I stumbled back to my room, my hand wrapped in the bloody cloth. I finished packing. My wedding rings were still on the nightstand. I picked them up, the gold cool against my skin. I remembered the day he slipped them on my finger.

I left them on the nightstand and closed the door behind me.

As I was about to leave the house for good, I had a sudden, panicked thought. Eleanor's notebooks. Her personal research notes, full of calculations and theoretical work that weren't in the official files. They were irreplaceable.

I rushed to her study. They weren't on the shelf where she kept them. My heart hammered against my ribs. I tore the room apart, pulling books from shelves, opening drawers. Nothing.

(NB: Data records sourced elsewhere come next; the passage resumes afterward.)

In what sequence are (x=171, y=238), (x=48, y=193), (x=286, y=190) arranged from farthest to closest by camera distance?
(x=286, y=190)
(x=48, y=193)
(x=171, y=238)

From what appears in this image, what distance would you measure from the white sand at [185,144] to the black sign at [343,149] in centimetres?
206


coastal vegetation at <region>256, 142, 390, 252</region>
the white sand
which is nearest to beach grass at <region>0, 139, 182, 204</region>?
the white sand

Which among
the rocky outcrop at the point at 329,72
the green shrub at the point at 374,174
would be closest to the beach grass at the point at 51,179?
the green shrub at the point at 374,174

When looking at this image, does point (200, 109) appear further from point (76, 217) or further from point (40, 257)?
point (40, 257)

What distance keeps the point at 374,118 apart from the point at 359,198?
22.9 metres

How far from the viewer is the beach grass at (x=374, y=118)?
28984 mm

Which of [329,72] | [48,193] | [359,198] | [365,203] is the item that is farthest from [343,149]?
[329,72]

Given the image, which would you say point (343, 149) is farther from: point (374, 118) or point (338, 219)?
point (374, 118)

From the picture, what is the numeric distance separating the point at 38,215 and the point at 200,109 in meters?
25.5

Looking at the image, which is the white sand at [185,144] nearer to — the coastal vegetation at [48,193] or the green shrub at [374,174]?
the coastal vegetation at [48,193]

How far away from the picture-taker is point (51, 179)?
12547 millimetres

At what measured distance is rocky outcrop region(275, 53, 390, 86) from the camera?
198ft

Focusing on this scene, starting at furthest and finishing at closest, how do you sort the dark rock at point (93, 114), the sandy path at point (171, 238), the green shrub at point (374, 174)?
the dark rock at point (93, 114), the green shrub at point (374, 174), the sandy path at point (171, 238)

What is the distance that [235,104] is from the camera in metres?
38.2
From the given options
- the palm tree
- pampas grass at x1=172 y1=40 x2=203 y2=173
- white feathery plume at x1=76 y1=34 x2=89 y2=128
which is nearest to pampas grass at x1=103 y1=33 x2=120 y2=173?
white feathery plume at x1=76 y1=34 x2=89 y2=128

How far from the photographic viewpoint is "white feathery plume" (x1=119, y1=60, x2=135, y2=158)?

Then I heard laughter from the living room.

I walked in to see Ethan and Chloe sitting on the sofa. A fire was roaring in the fireplace. And in Chloe's hands was one of Eleanor's notebooks.

"Looking for these?" she asked, holding it up.

"Chloe, no," I breathed, my blood running cold. "Please. That's all I have left of her."

"I know," she said with a sweet, poisonous smile. "Ethan was just telling me how you were obsessed with his mother's work. He thinks you were trying to steal it, to sell it."

Ethan's face was a mask of cold fury. "Is that what this is about? Money?"

"No! It's her legacy!" I cried, taking a step toward them. "You can't destroy it!"

"Watch me," Chloe said.

She opened the notebook and, with a theatrical flourish, ripped out a handful of pages. The sound of tearing paper was the sound of my world ending.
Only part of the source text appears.